Turkey: TCMB holds again in January
On 19 January, the Central Bank of the Republic of Turkey (TCMB) fulfilled market expectations by once again keeping the one-week repo rate unchanged at 9.00%. The decision marked the second consecutive hold after the Bank brought rates to President Erdogans single-digit target.
In its communiqué, the TCMB was more optimistic than in previous meetings regarding the countrys performance in the fourth quarter of last year. In particular, it stated that robust domestic demand offset weaker foreign demand. Additionally, the Bank highlighted that inflation had fallen in recent months thanks to the liraization strategy, which aims to ensure the prevalence of the lira in the Turkish financial system through the use of regulations on bank reserves and loans.

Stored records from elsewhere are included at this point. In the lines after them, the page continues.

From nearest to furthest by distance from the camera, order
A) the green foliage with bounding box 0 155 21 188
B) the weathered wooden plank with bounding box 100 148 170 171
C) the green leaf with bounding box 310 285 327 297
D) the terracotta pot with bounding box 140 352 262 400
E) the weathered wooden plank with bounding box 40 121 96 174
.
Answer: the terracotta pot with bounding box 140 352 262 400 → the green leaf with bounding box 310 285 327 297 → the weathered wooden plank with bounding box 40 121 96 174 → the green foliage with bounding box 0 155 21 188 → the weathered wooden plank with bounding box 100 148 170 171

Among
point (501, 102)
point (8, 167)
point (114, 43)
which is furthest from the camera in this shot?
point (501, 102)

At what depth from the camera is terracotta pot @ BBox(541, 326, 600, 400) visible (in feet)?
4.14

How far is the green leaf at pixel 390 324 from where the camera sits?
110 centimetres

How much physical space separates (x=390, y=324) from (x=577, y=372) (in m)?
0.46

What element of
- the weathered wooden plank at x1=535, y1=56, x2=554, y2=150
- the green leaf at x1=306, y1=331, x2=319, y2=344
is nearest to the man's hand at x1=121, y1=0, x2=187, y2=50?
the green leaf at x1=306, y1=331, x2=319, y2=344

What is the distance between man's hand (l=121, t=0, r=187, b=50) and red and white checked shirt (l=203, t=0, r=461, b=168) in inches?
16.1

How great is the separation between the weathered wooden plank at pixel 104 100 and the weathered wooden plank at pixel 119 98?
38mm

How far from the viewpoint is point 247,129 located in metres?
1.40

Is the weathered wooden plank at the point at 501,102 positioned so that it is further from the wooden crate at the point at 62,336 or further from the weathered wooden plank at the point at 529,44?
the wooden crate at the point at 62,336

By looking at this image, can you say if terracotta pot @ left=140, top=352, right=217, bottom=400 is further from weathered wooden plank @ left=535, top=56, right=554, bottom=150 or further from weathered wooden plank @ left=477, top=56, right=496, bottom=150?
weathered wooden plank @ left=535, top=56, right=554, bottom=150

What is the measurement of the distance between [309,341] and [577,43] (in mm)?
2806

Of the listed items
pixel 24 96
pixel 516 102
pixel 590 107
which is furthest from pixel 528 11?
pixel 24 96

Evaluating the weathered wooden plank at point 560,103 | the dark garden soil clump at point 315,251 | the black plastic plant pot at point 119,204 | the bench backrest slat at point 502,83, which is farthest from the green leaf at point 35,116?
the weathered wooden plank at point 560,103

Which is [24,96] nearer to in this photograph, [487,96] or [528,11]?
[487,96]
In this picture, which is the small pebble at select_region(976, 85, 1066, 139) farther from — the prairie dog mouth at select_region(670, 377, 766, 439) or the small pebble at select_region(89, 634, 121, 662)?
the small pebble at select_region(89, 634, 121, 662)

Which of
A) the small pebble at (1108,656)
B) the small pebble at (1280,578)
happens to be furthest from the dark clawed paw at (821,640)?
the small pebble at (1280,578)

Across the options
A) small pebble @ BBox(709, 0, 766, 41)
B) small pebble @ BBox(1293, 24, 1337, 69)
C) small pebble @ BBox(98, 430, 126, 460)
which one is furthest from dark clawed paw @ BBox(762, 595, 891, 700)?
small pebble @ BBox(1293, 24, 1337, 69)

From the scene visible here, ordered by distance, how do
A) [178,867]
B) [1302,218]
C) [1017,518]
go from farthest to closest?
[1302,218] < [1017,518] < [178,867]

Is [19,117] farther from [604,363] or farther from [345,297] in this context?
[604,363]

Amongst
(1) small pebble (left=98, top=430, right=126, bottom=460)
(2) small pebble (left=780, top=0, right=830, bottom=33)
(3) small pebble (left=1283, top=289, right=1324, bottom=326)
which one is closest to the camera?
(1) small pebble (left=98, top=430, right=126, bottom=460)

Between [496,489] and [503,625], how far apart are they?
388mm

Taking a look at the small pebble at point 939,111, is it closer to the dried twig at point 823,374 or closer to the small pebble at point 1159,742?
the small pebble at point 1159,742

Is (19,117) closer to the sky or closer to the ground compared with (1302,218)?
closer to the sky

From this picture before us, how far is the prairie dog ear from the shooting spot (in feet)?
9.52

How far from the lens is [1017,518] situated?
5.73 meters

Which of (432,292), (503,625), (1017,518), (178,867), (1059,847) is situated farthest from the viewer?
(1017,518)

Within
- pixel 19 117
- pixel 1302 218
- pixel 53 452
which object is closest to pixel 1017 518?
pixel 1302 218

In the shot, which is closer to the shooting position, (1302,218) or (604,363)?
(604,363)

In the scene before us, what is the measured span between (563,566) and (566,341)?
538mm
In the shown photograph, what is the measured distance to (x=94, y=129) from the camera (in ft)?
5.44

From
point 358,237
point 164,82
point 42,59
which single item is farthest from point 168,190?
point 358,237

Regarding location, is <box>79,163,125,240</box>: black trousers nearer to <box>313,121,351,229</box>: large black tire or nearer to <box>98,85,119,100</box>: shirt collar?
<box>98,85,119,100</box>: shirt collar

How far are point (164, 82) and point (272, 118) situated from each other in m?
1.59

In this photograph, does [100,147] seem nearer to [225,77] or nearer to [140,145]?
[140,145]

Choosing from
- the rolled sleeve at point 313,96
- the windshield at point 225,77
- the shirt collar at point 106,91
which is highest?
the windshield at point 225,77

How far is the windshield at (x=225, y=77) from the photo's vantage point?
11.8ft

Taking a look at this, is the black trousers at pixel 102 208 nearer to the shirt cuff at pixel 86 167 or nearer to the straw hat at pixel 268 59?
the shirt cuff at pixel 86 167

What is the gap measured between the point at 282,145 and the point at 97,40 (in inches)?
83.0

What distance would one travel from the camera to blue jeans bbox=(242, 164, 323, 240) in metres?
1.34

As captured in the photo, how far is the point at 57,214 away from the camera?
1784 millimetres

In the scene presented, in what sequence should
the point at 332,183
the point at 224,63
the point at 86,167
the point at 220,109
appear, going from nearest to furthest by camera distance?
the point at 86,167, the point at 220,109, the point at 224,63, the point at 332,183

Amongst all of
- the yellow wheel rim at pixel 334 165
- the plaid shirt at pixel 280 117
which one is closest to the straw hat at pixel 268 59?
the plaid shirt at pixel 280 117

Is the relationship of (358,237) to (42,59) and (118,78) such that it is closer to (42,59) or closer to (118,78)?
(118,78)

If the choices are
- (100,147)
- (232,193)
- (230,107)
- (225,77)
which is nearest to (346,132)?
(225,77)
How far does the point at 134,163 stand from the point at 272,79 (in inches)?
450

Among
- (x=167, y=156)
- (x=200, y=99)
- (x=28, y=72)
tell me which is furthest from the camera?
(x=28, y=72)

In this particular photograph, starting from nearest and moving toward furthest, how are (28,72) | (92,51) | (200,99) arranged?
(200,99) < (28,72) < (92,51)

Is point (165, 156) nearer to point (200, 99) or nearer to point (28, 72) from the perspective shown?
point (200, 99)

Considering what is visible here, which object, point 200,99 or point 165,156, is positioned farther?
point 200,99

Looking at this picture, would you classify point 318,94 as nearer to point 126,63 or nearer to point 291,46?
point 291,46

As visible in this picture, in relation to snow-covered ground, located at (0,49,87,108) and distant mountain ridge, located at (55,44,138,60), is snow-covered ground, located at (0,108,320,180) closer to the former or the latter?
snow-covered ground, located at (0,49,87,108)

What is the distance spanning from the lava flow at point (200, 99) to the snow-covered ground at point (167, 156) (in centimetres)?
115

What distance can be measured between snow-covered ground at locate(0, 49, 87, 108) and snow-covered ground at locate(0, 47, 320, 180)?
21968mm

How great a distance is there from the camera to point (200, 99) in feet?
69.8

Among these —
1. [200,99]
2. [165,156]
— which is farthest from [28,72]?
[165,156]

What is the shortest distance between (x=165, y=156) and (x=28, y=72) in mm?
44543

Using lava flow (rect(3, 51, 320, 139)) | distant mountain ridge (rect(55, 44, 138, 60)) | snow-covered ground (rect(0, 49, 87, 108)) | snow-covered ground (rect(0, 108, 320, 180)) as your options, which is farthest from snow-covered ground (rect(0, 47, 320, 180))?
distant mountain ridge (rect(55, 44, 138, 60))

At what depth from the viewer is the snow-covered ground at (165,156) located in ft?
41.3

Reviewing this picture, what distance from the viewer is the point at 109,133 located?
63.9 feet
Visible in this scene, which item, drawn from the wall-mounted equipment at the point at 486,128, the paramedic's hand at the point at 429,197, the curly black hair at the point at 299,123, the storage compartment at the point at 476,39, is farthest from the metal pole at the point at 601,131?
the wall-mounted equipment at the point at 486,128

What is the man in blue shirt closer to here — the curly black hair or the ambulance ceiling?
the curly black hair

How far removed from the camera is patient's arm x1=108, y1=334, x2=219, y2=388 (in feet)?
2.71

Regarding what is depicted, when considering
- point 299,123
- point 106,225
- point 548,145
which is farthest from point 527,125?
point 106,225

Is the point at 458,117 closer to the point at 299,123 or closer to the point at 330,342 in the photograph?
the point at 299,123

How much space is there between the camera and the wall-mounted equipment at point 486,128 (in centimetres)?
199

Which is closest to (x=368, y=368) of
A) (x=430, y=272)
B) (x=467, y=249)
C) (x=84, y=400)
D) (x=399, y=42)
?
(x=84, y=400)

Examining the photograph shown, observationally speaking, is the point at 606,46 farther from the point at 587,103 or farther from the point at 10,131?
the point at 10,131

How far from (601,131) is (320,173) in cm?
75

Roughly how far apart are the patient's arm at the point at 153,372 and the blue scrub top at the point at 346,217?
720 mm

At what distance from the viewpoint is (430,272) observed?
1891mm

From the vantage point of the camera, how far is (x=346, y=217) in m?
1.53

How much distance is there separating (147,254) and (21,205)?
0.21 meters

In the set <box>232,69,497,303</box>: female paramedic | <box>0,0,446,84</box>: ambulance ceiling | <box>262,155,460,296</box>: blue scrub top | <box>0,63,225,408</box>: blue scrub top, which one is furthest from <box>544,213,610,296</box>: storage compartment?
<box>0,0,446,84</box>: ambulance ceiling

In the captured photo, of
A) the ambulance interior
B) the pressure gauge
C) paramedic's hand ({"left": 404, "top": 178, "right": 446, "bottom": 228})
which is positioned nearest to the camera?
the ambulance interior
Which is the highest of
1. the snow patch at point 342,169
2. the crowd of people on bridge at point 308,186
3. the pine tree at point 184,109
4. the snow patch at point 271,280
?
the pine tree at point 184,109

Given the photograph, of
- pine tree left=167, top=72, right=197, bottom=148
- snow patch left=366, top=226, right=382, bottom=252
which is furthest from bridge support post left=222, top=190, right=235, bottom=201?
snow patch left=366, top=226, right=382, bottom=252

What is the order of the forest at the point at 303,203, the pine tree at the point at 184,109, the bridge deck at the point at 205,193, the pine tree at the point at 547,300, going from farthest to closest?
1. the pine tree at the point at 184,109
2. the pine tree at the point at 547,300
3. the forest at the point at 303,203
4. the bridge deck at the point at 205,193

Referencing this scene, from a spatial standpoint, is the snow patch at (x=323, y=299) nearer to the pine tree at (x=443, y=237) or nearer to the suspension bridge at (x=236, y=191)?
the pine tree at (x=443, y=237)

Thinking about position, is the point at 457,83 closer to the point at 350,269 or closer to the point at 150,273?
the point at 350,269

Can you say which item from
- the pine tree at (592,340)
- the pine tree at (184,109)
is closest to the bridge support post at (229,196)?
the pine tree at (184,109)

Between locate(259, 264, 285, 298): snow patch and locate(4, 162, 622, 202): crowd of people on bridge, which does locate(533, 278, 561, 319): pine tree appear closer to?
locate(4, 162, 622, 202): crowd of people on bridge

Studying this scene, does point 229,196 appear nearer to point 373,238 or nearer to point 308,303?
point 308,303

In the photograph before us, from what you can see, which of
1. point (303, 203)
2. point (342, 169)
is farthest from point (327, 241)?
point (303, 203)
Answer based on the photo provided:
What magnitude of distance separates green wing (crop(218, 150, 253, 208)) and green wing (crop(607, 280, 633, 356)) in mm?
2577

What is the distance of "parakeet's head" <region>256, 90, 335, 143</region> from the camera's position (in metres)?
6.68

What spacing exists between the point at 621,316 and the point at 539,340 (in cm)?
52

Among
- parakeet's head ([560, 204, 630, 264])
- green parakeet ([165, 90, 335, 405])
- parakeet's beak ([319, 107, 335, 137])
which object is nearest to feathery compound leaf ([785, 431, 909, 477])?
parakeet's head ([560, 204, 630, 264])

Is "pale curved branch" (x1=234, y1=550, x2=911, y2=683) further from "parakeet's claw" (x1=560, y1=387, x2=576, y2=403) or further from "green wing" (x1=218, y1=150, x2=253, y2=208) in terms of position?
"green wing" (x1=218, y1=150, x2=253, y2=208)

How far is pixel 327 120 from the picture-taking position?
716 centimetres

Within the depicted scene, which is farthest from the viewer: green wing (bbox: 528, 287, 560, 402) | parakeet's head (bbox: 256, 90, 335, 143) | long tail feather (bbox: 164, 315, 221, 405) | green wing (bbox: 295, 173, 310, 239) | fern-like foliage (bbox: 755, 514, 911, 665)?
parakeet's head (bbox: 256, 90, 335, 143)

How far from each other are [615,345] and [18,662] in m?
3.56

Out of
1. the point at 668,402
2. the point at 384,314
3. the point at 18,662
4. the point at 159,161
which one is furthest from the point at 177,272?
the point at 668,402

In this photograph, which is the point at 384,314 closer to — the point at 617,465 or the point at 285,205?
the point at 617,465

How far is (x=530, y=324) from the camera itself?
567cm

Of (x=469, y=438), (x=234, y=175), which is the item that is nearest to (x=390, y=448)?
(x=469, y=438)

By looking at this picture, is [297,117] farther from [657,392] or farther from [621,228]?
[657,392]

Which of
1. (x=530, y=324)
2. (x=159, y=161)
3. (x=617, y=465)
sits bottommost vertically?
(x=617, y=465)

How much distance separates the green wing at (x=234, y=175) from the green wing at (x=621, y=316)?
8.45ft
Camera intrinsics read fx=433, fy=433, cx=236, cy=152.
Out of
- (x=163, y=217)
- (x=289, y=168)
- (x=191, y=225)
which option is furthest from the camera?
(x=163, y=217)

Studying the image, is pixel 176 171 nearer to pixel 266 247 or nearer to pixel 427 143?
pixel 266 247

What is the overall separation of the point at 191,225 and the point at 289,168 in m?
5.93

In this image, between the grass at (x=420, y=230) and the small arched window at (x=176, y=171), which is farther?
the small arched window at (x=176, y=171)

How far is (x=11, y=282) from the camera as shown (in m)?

The Banks forward guidance grew more ambiguous. Following two consecutive meetings in which it declared that 9.00% was the adequate policy rate, the TCMB refrained from making such a statement and merely reiterated that it will “continue to use all available instruments decisively until strong indicators point to a permanent fall in inflation and the medium-term 5 percent target is achieved”.
Analysts at Fitch Solutions commented on the outlook:
“Anything other than a rate hold in the February 23 meeting would be a surprise to us. However, we highlight that even given inflationary dynamics, the biggest risks to this view is a move towards lower interest rates. Indeed for the past twelve months the CBRT has prioritized economic growth over inflation control and could continue to favour this policy in the run-up to the elections.”
The next meeting is scheduled for 23 February.